Python logging level based on variable value?

Question

I need to change the logging level based on the value of a variable. For example:

if accel >= 10.0:
    log_func = logging.critical # Critical for splat event
elif accel >= 2.0:
    log_func = logging.warning  # Warning for high-G
elif accel >= 1.0:
    log_func = logging.info     # Info for normal
else:
    log_func = logging.debug    # Debug otherwise
log_func("Collision with %0.1fG impact.", accel)

I have instances of this all through my code. Is there a better way?

Answer 1

Yes, use the Logger.log() method instead, and pass in a level constant:

import sys

# Map accel values to log levels
levels = (
    (10.0, logging.CRITICAL),
    (2.0, logging.WARNING), 
    (1.0, logging.INFO),
    (-sys.maxsize, logging.DEBUG)
)

logging.log(next(lev[1] for lev in levels if lev[0] <= accel),
    "Collision with %0.1fG impact.", accel)

You could encapsulate the level selection into a utility function:

def level_for_accel(accel):
    # return next matching log level for the given accel value
    return next(lev[1] for lev in levels if lev[0] <= accel)

logging.log(level_for_accel(accel), "Collision with %0.1fG impact.", accel)

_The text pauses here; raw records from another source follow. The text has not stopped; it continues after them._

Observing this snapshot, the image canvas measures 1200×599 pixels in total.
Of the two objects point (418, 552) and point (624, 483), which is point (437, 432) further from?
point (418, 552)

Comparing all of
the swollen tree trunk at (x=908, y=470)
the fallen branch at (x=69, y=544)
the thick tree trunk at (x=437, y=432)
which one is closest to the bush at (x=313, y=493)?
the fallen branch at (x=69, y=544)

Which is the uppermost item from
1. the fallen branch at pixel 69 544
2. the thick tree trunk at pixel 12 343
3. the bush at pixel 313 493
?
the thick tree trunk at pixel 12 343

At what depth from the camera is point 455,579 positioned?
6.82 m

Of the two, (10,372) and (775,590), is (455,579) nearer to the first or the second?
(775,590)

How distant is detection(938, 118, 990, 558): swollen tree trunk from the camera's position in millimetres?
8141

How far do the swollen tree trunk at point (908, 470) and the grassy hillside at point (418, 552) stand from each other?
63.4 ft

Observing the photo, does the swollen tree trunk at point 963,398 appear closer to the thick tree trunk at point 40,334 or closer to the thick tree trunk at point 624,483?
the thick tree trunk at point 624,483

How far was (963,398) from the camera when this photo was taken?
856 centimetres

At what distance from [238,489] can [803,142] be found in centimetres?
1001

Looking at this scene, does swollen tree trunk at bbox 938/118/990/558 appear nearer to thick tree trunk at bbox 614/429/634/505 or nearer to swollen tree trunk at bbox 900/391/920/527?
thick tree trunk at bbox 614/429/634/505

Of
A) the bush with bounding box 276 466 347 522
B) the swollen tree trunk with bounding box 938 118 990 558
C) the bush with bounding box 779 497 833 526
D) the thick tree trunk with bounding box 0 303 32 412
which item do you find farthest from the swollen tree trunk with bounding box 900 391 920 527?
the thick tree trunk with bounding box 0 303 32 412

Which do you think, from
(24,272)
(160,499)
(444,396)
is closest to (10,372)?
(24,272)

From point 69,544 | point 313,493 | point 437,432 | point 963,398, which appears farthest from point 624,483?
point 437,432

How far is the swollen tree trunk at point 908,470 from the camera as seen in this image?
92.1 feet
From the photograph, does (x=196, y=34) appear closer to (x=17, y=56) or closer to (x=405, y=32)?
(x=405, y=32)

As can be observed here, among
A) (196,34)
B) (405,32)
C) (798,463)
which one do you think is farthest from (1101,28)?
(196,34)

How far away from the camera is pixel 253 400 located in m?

Log levels are really integers, and the CRITICAL, WARNING, etc. values are merely constants. There are any number of ways you can turn one value (e.g. accel) into a matching log level with a few simple rules, in a more readable manner than a large number of if / else branches.

Answer 2

You could create a function which takes the variable accel and returns the appropriate logging function. and then call that. It would probably be cleaner and more maintainable code. Not to mention DRY.

def logger(accel):
    if accel >= 10.0:
        return logging.critical # Critical for splat event
    if accel >= 2.0:
        return logging.warning  # Warning for high-G
    if accel >= 1.0:
       return logging.info     # Info for normal
   else:
       return logging.debug    # Debug otherwise

Then you could use it as

logger(12)("hello world")